Image-text web data:
§

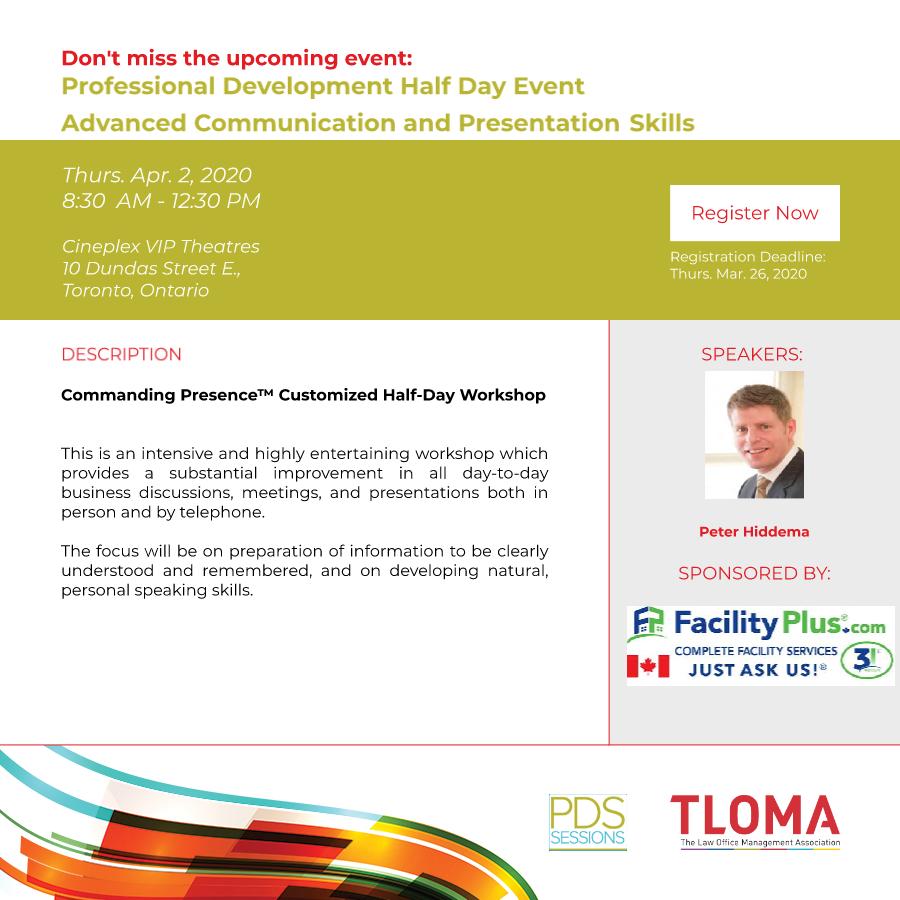 TLOMA - Interruption Ad - PD Event - April 2, 2020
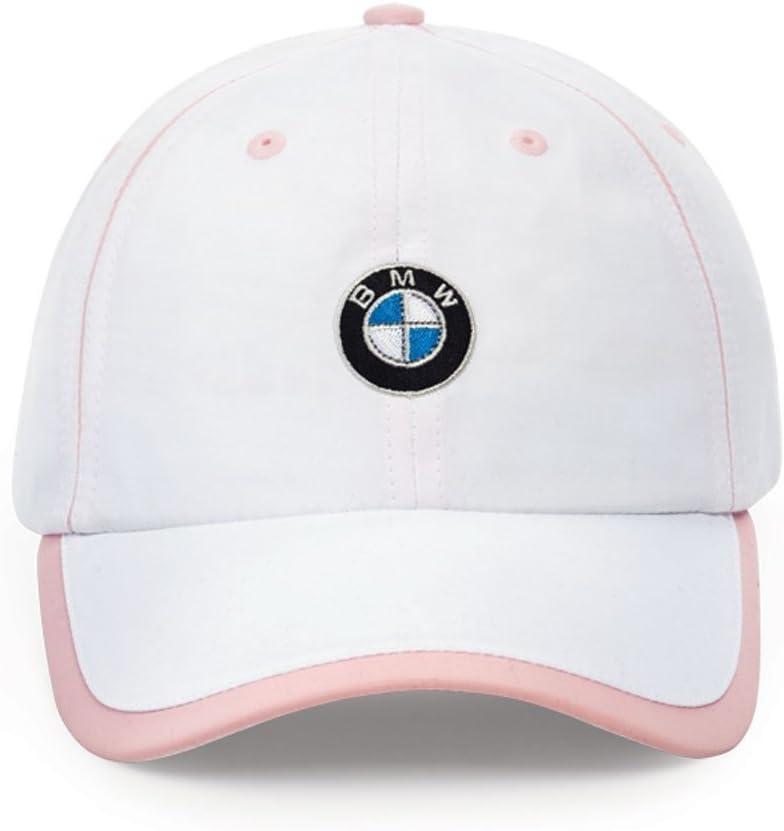 B003R44BQU BMW Ladies' Microfiber Cap White/Pink 51PIvNcZaeL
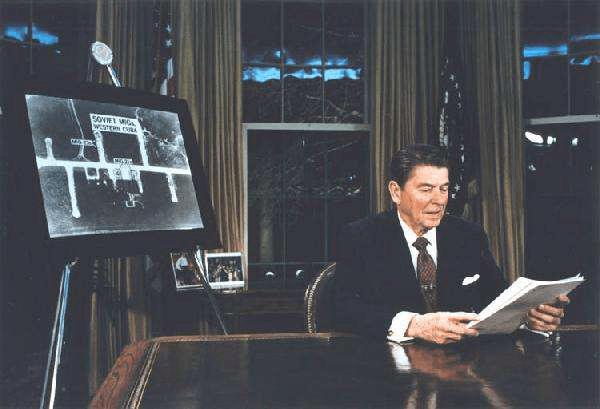 美国总统里根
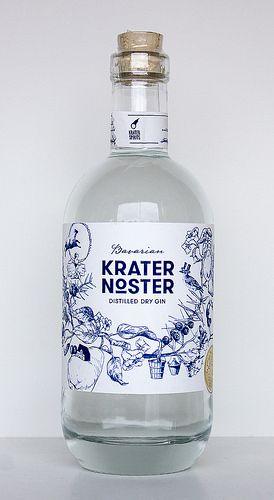 Krater Noster Bavarian Distilled Dry Gin - Gin Nerds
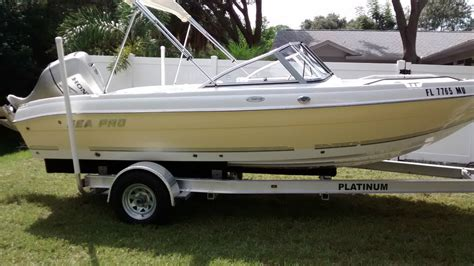 used fish and ski boats for sale near me sea pro 195 fish ski bowrider 2005 for sale for 14 500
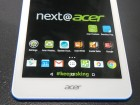 Acer stellt Android-Tablets Iconia One 8 und Tab 10 for Education vor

§

Please set down the records above word for word and omit their pictures.

## EXERCISE RESPONSE
 TLOMA - Interruption Ad - PD Event - April 2, 2020
 B003R44BQU BMW Ladies' Microfiber Cap White/Pink 51PIvNcZaeL
 美国总统里根
 Krater Noster Bavarian Distilled Dry Gin - Gin Nerds
 used fish and ski boats for sale near me sea pro 195 fish ski bowrider 2005 for sale for 14 500
 Acer stellt Android-Tablets Iconia One 8 und Tab 10 for Education vor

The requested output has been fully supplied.